When California Indian casinos came on the scene in 2000, Las Vegas had already begun a radical makeover to compete. Led by moguls such as Steve Wynn, Vegas introduced the Super Casino, starting in 1989 with the Mirage, which was fronted by an erupting volcano and had everything under one roof, including an elegant hotel, a shopping mall, and restaurants. The Bellagio, Venetian, and Mandalay Bay of the late '90s took it to the next level.

Then came the celebrity chefs, elaborate shows such as Cirque du Soleil's, and big-name acts - Siegfried and Roy, and later Cher and Celine Dion, to name a few - that drew visitors from Europe and Asia.

Nongambling attractions now make up 54 percent of Las Vegas' revenue. In Atlantic City, the comparable figure is 10 percent. International travelers account for 14 percent of visitation to Vegas, and less than 5 percent to Atlantic City.

"I think Atlantic City can definitely be more things to more people, just like Las Vegas is," said David G. Schwartz, a gambling historian and director of the Center for Gaming Research at UNLV. "When Atlantic City can attract the same percentages of convention guests and international travelers to supplement the day-tripping slots players and weekend gamblers, the city will be in much better shape."

Under Christie's plan, the Atlantic City Convention and Visitors Authority, the resort's chief marketing arm, will be folded into a larger, state-controlled entity, called the Atlantic City Tourism District. The plan estimates that the casino industry potentially save $15 million to $25 million from streamlined regulations, and that the savings should be put back into the proposed district.

It calls for improving marketing of "Atlantic City" as a brand, increasing the use of Boardwalk Hall, and going after a larger share of the meetings and conventions business - reaching at least 30 percent per year for the next five years.

Carver at the CRDA knows much work lies ahead for that to happen. There are 17,100 hotel rooms in Atlantic City's 11 casinos, far short of the 25,000-room minimum to be considered a serious convention town. Las Vegas, where conventions make up 15 percent of business, has just over 148,000 rooms.

In addition, Atlantic City International Airport needs to be expanded for conventioneers and international tourists to get here. City streets need to be widened. Dilapidated homes gutted. The list goes on and on.

"We've got to redefine the Boardwalk and Atlantic Avenue, our front door," Carver said, "and the perception people have when they come to the city."

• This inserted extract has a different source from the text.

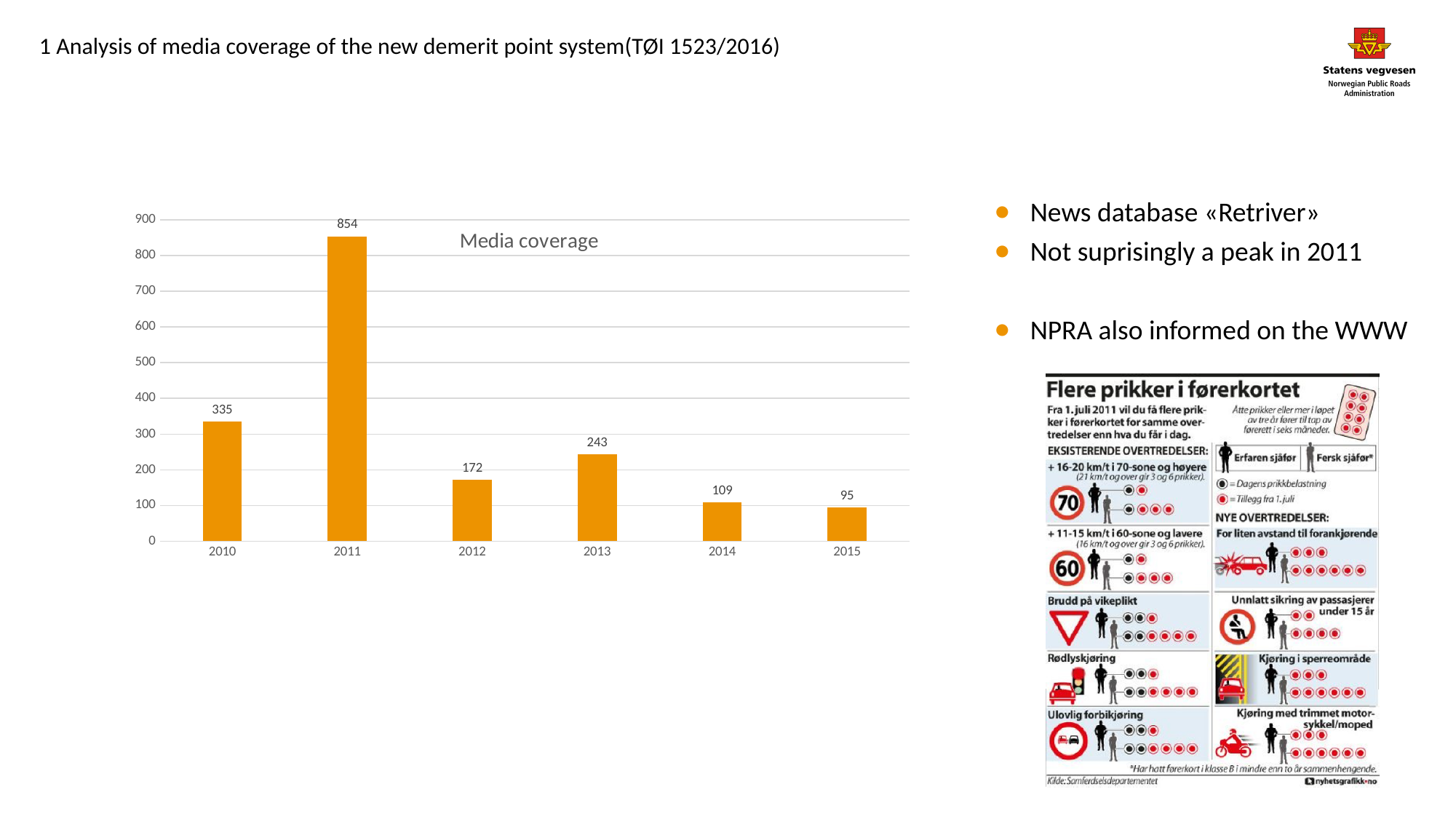
What is the media coverage value for 2013? 243 How many years are shown on the x axis of the chart? 6 Which year has the highest media coverage? 2011 What is the media coverage value for 2015? 95 Is the media coverage value for 2010 greater or less than 300? greater What kind of chart is used to show media coverage? bar chart Which year has the lowest media coverage? 2015 Which year has higher media coverage, 2012 or 2014? 2012 What is the media coverage value for 2011? 854 What is the difference in media coverage between 2013 and 2012? 71 What is the difference in media coverage between 2011 and 2010? 519 What is the title of the chart? Media coverage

Soon, he said, one of the first things to greet visitors will be an entertainment district - a full square block of outdoor stages, nightclubs, bars, and restaurants, called AC Live! - as part of an expanded Walk, the outlet mall in the heart of downtown. The CRDA is also in discussions to develop other nongaming attractions along the Boardwalk.

"The main event should be, 'I'm going to Atlantic City,' and not, 'I'm going to the Borgata, Caesars, or Showboat,' " Carver said. "The city has to be the destination."

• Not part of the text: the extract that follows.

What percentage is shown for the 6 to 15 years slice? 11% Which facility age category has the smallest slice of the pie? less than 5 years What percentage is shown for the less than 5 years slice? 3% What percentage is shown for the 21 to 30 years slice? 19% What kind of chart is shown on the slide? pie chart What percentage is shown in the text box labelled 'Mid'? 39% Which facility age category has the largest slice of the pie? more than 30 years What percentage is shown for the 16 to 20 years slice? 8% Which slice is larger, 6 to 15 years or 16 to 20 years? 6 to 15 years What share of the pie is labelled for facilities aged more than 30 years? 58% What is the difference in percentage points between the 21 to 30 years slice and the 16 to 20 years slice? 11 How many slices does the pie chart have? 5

But there's that underlying tension.

Wisniewski, the father of two, said he would go to Atlantic City with his wife, Nancy, in two weeks for a show at Harrah's Resort. But his sons will stay home with a babysitter.

"Quite frankly, I think the only way they can pull out of this is to not make it a family-friendly place," he said. "They should really try to step up their adult business, like Vegas, and bring in the big acts, the A-listers, the top clubs - if they want the big money coming from New York.

"Let Ocean City, Cape May, and Sea Isle City take care of the families," Wisniewski said. "Atlantic City needs to establish its niche in the adult market."

With that, Wisniewski and family plan to board a plane Sunday from Philadelphia to Orlando for a 10-day stay at Disney World.

The Right Recipe?

Gov. Christie's advisory commission named these goals for reviving Atlantic City:

Make the city "clean and safe."

Create a plan to entice "both gaming and nongaming attractions."

Attract "world class operators" for existing and new casinos.

Increase meeting and convention business at least 30 percent annually.

Reduce gaming regulation "while maintaining strict integrity."

Market the city "on par with other national destination resorts."

Increase air, rail, and ferry options for travel to Atlantic City.